**Instructions for the task:**
Copy out the entries below, substituting "brick wall" for every occurrence of "stone wall" and leaving the rest unchanged.

**Extracted data:**
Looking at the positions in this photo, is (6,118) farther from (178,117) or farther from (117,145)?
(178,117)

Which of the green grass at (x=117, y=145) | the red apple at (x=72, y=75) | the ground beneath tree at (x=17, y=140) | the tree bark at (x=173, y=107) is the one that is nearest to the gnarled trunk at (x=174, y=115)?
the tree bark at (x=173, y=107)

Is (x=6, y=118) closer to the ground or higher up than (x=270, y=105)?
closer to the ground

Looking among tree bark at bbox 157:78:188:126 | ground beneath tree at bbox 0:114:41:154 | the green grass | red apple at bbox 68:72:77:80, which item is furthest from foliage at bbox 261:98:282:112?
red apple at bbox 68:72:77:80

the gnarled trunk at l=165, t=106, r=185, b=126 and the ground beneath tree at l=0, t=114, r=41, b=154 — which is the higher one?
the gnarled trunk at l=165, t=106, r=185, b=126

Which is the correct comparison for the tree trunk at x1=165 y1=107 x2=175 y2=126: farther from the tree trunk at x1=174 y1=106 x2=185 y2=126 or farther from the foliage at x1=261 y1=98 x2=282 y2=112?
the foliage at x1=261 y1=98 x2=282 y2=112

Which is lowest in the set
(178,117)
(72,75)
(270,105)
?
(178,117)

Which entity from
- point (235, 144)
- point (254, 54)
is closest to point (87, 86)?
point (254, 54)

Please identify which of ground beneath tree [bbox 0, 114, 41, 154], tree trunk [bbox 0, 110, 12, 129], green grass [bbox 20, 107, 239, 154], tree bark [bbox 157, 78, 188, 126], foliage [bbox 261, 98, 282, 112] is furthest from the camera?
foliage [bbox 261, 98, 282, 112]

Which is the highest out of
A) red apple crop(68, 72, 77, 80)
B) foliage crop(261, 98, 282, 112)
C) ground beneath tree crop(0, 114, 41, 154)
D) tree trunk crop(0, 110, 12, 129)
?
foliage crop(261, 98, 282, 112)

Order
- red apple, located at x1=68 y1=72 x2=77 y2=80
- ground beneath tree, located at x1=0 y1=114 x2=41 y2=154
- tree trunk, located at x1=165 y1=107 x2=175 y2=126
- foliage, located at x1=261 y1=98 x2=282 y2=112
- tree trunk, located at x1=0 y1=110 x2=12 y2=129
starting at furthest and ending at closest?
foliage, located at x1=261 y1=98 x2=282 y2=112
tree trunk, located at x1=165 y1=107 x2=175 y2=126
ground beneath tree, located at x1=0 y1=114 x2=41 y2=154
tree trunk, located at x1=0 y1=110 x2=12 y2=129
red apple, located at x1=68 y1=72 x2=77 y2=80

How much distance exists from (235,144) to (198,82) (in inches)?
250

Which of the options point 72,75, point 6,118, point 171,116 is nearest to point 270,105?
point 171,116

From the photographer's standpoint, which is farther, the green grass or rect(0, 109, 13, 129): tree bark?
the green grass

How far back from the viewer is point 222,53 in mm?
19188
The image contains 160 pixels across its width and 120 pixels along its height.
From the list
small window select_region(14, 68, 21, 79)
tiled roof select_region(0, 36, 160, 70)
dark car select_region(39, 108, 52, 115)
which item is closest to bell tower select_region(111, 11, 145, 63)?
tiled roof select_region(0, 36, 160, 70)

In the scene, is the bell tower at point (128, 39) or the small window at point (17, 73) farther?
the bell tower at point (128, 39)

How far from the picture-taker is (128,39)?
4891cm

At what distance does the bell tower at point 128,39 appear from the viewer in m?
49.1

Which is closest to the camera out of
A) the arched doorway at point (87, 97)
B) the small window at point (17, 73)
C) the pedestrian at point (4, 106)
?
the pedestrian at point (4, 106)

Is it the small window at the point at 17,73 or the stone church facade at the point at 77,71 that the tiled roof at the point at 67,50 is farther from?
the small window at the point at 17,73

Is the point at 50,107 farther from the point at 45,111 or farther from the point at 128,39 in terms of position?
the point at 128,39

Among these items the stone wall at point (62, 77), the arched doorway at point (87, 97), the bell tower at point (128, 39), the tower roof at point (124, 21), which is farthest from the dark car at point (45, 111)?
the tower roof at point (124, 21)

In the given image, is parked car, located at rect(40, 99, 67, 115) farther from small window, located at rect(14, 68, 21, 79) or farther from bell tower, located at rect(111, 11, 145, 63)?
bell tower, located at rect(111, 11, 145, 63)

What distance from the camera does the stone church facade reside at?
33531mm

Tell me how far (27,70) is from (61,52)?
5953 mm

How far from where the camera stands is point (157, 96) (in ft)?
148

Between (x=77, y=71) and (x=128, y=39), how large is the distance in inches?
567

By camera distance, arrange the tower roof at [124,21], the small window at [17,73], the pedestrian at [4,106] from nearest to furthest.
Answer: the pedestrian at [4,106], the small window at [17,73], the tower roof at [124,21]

**Answer below:**
Looking at the positions in this photo, is (6,118) farther from (178,117) or farther from (117,145)?
(178,117)

Which of the green grass at (x=117, y=145) | the red apple at (x=72, y=75) | the ground beneath tree at (x=17, y=140) | the tree bark at (x=173, y=107) is the one that is nearest to the gnarled trunk at (x=174, y=115)?
the tree bark at (x=173, y=107)

Is (x=6, y=118) closer to the ground or higher up than (x=270, y=105)?
closer to the ground

Looking among tree bark at bbox 157:78:188:126 | ground beneath tree at bbox 0:114:41:154 | the green grass | red apple at bbox 68:72:77:80, which item is furthest from foliage at bbox 261:98:282:112?
red apple at bbox 68:72:77:80

the gnarled trunk at l=165, t=106, r=185, b=126 and the ground beneath tree at l=0, t=114, r=41, b=154 — which is the higher one?
the gnarled trunk at l=165, t=106, r=185, b=126

Which is the correct comparison for the tree trunk at x1=165 y1=107 x2=175 y2=126: farther from the tree trunk at x1=174 y1=106 x2=185 y2=126 or farther from the foliage at x1=261 y1=98 x2=282 y2=112?
the foliage at x1=261 y1=98 x2=282 y2=112

Which is lowest in the set
(178,117)
(72,75)
(270,105)
?
(178,117)

Which entity from
- point (235, 144)
- point (254, 54)
is closest to point (87, 86)?
point (254, 54)

Please identify which of ground beneath tree [bbox 0, 114, 41, 154], tree trunk [bbox 0, 110, 12, 129], green grass [bbox 20, 107, 239, 154], tree bark [bbox 157, 78, 188, 126], foliage [bbox 261, 98, 282, 112] is furthest from the camera?
foliage [bbox 261, 98, 282, 112]

Which is the highest out of
A) red apple crop(68, 72, 77, 80)
B) foliage crop(261, 98, 282, 112)
C) ground beneath tree crop(0, 114, 41, 154)
D) tree trunk crop(0, 110, 12, 129)
?
foliage crop(261, 98, 282, 112)

Order
- red apple, located at x1=68 y1=72 x2=77 y2=80
- ground beneath tree, located at x1=0 y1=114 x2=41 y2=154
- tree trunk, located at x1=165 y1=107 x2=175 y2=126
- foliage, located at x1=261 y1=98 x2=282 y2=112
- tree trunk, located at x1=0 y1=110 x2=12 y2=129
starting at furthest and ending at closest?
foliage, located at x1=261 y1=98 x2=282 y2=112
tree trunk, located at x1=165 y1=107 x2=175 y2=126
ground beneath tree, located at x1=0 y1=114 x2=41 y2=154
tree trunk, located at x1=0 y1=110 x2=12 y2=129
red apple, located at x1=68 y1=72 x2=77 y2=80

How much distance exists from (235,144) to (198,82) (in inches)?
250

Which of the options point 72,75, point 6,118, point 171,116 is nearest to point 270,105?
point 171,116

From the photographer's standpoint, which is farther, the green grass or rect(0, 109, 13, 129): tree bark?
the green grass

How far back from the viewer is point 222,53 in mm?
19188
The image contains 160 pixels across its width and 120 pixels along its height.
From the list
small window select_region(14, 68, 21, 79)
tiled roof select_region(0, 36, 160, 70)
dark car select_region(39, 108, 52, 115)
which item is closest to bell tower select_region(111, 11, 145, 63)?
tiled roof select_region(0, 36, 160, 70)

In the scene, is the bell tower at point (128, 39) or the small window at point (17, 73) farther?
the bell tower at point (128, 39)

How far from the picture-taker is (128,39)?
4891cm

At what distance does the bell tower at point 128,39 appear from the viewer in m?
49.1

Which is closest to the camera out of
A) the arched doorway at point (87, 97)
B) the small window at point (17, 73)
C) the pedestrian at point (4, 106)
?
the pedestrian at point (4, 106)

Is it the small window at the point at 17,73 or the stone church facade at the point at 77,71 that the tiled roof at the point at 67,50 is farther from?
the small window at the point at 17,73

Is the point at 50,107 farther from the point at 45,111 or farther from the point at 128,39 in terms of position?
the point at 128,39

Among these items the brick wall at point (62, 77), the arched doorway at point (87, 97), the bell tower at point (128, 39), the tower roof at point (124, 21), which is farthest from the dark car at point (45, 111)?
the tower roof at point (124, 21)

In the given image, is parked car, located at rect(40, 99, 67, 115) farther from small window, located at rect(14, 68, 21, 79) or farther from bell tower, located at rect(111, 11, 145, 63)?
bell tower, located at rect(111, 11, 145, 63)

What distance from the camera does the stone church facade reside at?
33531mm

Tell me how far (27,70) is from (61,52)?
5953 mm

How far from where the camera stands is point (157, 96) (in ft)?
148

Between (x=77, y=71) and (x=128, y=39), how large is the distance in inches?
567

By camera distance, arrange the tower roof at [124,21], the small window at [17,73], the pedestrian at [4,106] from nearest to furthest.
Answer: the pedestrian at [4,106], the small window at [17,73], the tower roof at [124,21]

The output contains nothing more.